Hâlâ ‘Kadın okuyamaz, evden çıkamaz!’ diye bas bas bağırıyorlar.
Eskiden hem bu kadar cüretkar olamıyorlardı, hem de insanlar böylelerine gülüp geçiyordu. Acıyordu!
Şimdi ne oldu?
İşte onlar bilirkişi oldu! Sözü geçen oldu!

* * *

Yaptığı şeytana uymalarla meşhur, tövbekar cüppeli hoca kadınlara sesleniyor:
“Öyle tak başörtüyü, istediğin yere git, tak türbanı, istediğin işe gir… Yok böyle bir din!

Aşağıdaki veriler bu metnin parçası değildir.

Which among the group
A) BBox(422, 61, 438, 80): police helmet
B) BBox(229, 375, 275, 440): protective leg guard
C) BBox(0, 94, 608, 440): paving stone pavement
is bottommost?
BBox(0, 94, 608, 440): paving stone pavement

Ahirette hesap veremezsiniz” diyor!
Kadın evde perdenin arkasında olacakmış!
Yaa... Atatürk’ün kadınlara1926’da Medeni Kanun’la verdiği özgürlükler, daha doğrusu insanca yaşam hakkı yavaş yavaş geri alınmakta…
Ve maalesef birçok kadınımız bunun farkında bile değil!
Yeni Türkiye’deki kadının yeri belli...
Bunu alkışlayanlar da kadınlar!
Kadını evde perdenin arkasına oturtup, sadece üreme ve hizmet amaçlı kullanmak isteyenleri destekleyebilmek için meydanlarda kadınlar en önde kullanılıyorlar.
O zaman sokağa çağrılıyorlar ama!

* * *

s2-ek-pinar2

Şimdi de ‘müftü nikahı’ diye bir şey çıkardılar.
Eğer müftülerin kıydığı nikah, belediyenin kıydığı nikahla aynı şartlarda ise bunu kimin kıydığının bir önemi yok.
Eğer bu yeni uygulama ‘imam nikahı’ denen soytarılığı önleyip, küçük yaşta kızların evlendirilmesinin önüne geçmek içinse; ne güzel!
Ama zihniyet belliyken bu tasarıya pembe gözlüklerle bakmak nedense insanın içinden gelmiyor.
Daha dün küçük yaştaki çocukları tecavüzcüleriyle evlendirmek için tasarı hazırlayanların, bugün tam tersine onları korumak için bir hamle yapacağına inanmak saflık mı olur, yoksa inanmamak kötü niyet mi?